Below is another example that shows where the model is getting confused:

This is an ambiguous statement and seems positive at first, but is really holds a negative sentiment towards the target restaurant. It’s no wonder that a model as simple as this would be confused with such a statement.

Now that we’ve added 50 new labeled points, lets see how our model has improved over the course of training.

import matplotlib.pyplot as plt 

x_plot = np.arange(0, 60, 10)
plt.style.use('seaborn')
plt.figure(figsize=(12,6))
plt.plot(x_plot, [base_acc] + accs)
plt.xlabel('Number of Labeled Samples')
plt.ylabel('Balanced Accuracy')
plt.show()

As you can see, model performance has increased to around 75% after only labeling 50 points. This is pretty good for just labeling 50 more points.

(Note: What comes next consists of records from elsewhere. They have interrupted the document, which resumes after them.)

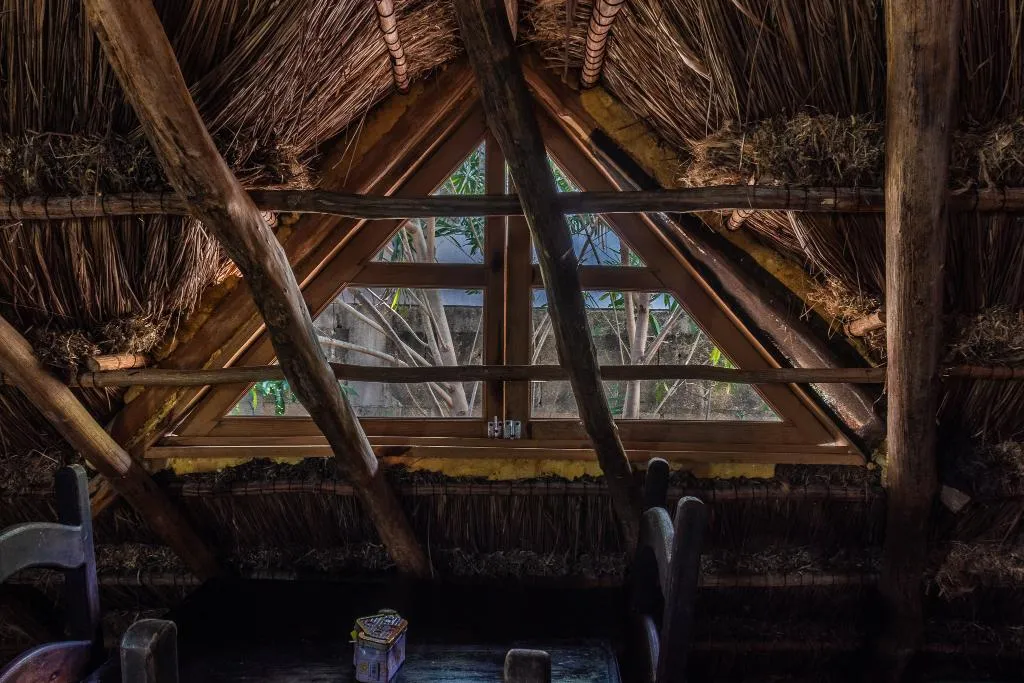 DOUBLE ECONOMY Room, Casaejido, Playa Del Carmen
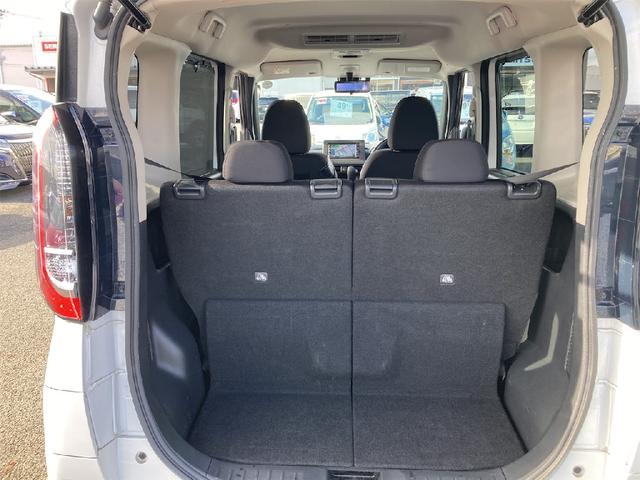 装備、オプション品の有無や詳細などもご不明の点はお気軽にお問い合わせ下さい！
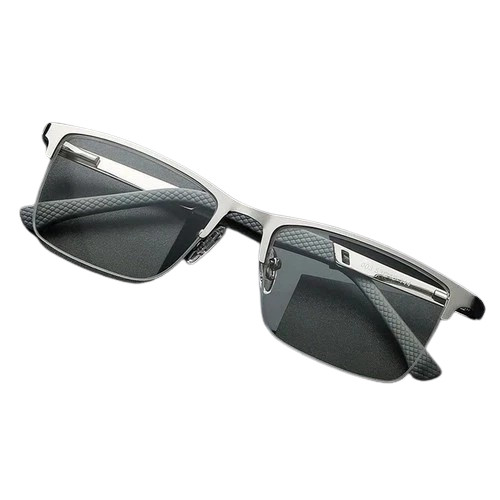 Mens reading glasses designer - mens,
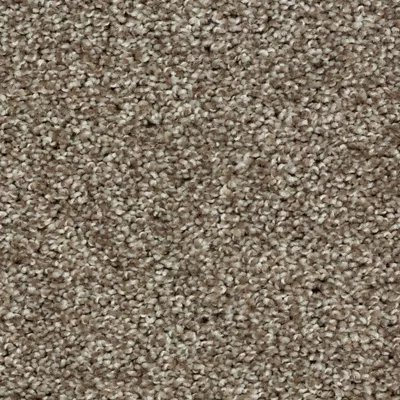 Mohawk Tonal Allure II - Cottage Craft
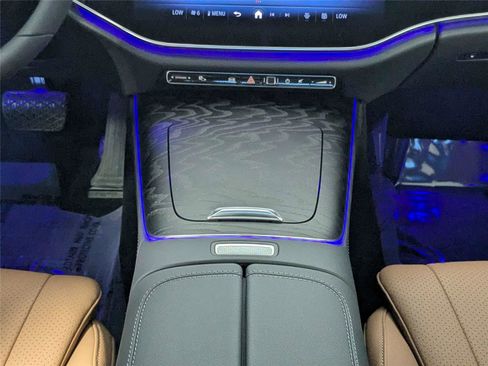 Used 2026 Mercedes-Benz E 350 Sedan image 43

We can even compare our model after Active Learning with a model that simply used 50 extra randomly sampled datapoints. Let’s construct a second model in the exact same way as the first and see how it performs.

#sample 50 more datapoints randomly for train set
X_train_2, X_test_2, Y_train_2, Y_test_2 = train_test_split(X, y, train_size = 0.25, random_state = 2020)

second_pipe_model = Pipeline([('vectorizer', vectorizer),
                       ('logreg', logregmodel)])

second_pipe_model.fit(X_train_2, Y_train_2.astype(int))
second_preds = second_pipe_model.predict(X_test_2)
balanced_accuracy_score(second_preds, Y_test_2.astype(int))

0.7207772601794341

So here we see that the resulting accuracy from randomly sampling 50 more points ends up with worse overall balanced accuracy than when we had iteratively selected new points using Active Learning. Very interesting! Of course this isn’t an exhaustive comparison between both models. We would probably have to employ some sort of cross-validation if we wanted to be sure of the difference in performance. But this is interesting nonetheless.